February 20 - April 6
First Friday Receptions: March 1 & April 5
Artist statement:
“My mixed media sculpture, video, and two-dimensional work uses humor to play with issues of power, and complicity. It highlights trade-offs of power—some willing, others coerced— suggesting a complicity that reveals our conflicted relationship to power. The work revels in a material frivolity fueled by kitsch material choices that belie the depth of content. With a wide range of influences from art to gender politics, I use humor to explore culture.

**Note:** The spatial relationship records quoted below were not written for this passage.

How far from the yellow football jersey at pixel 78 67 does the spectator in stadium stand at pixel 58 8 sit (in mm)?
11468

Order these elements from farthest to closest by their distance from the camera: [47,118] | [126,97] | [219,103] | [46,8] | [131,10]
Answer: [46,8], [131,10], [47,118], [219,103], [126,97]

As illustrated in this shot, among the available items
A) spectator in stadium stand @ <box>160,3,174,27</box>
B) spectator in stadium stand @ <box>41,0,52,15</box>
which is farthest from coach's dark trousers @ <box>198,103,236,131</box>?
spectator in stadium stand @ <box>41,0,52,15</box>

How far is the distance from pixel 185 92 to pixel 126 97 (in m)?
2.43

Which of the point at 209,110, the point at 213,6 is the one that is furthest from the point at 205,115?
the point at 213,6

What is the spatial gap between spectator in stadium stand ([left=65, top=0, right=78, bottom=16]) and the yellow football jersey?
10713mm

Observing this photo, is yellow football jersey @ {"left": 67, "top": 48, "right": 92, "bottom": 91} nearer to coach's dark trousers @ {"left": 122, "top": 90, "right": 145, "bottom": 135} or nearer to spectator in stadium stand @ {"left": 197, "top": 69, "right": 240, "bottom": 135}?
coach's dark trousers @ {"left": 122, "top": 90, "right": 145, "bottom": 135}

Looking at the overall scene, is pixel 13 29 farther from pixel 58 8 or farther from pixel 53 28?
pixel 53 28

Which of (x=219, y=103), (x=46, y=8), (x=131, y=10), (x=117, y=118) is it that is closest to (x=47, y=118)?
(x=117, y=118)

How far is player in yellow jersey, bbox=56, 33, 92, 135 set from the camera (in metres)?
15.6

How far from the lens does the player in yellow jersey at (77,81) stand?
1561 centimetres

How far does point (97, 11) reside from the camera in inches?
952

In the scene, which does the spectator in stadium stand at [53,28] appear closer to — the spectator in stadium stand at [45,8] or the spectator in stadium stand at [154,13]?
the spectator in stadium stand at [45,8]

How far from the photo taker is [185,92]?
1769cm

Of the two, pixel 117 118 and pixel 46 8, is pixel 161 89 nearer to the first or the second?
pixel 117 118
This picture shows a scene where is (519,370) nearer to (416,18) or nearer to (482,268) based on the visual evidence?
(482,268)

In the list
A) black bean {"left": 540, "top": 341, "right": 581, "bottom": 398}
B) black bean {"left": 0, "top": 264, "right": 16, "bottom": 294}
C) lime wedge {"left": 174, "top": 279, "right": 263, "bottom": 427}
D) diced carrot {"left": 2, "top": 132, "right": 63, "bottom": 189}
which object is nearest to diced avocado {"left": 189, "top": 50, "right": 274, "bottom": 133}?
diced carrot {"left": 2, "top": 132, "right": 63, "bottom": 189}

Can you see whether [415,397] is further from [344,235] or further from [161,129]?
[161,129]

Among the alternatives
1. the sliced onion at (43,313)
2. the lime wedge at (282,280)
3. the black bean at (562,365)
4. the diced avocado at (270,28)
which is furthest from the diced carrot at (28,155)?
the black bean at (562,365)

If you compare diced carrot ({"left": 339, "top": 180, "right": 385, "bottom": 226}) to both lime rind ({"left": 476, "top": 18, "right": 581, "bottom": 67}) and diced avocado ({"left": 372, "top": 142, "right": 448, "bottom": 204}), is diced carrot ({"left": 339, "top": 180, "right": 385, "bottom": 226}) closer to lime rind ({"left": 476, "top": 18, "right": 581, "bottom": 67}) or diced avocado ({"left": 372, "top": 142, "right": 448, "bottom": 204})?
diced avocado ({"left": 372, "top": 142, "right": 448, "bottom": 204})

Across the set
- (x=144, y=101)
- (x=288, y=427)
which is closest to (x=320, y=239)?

Formally, the work moves between two and three dimensions as it investigates the slippage between the real and the fictive. For example, a kitschy airbrushed portrait on a carved form orb confuses the dimensionality of Mike Kelley’s face in Portrait of an Artist as a Dead Man, while stickers of wood chips make a paper-mâché form appear to be carved from strandboard in Paradise Redux. My often-kitsch material choices indulge a self-conscious surface silliness that invites a multi-layered reading of my work. Carved foam, welded steel, airbrushed portraits, and latch-hook rugs are all worthy carriers of deeper meaning.”
About her Cube exhibit:
“For my Cube exhibit I have developed a project I began at the Wassaic Project in New York. The work included observing local goats in the creation of a video and emerged from a Fulbright Nehru grant period spent in India. While observing the goats in India, I was taken by the ability to rise above--quite literally. For Cube, I will create a multi-channel video and sculptural installation featuring footage of a piñata party I hosted for several goats in Wassaic. The party featured a goat-shaped piñata made entirely from vegetables and an Olympic medal style stand. The installation will feature a large-scale version of the stand, the sides of which will function as video screens, as the form itself acts as a monolith dedicated to achievement. The space surrounding it will be decorated with medallions and sculptures made of carnations. The carnation pieces conflate the tokens we get for winning with those we get in death. The carnations will be allowed to dry out and ultimately die through the exhibition, furthering the arc of the works experience.”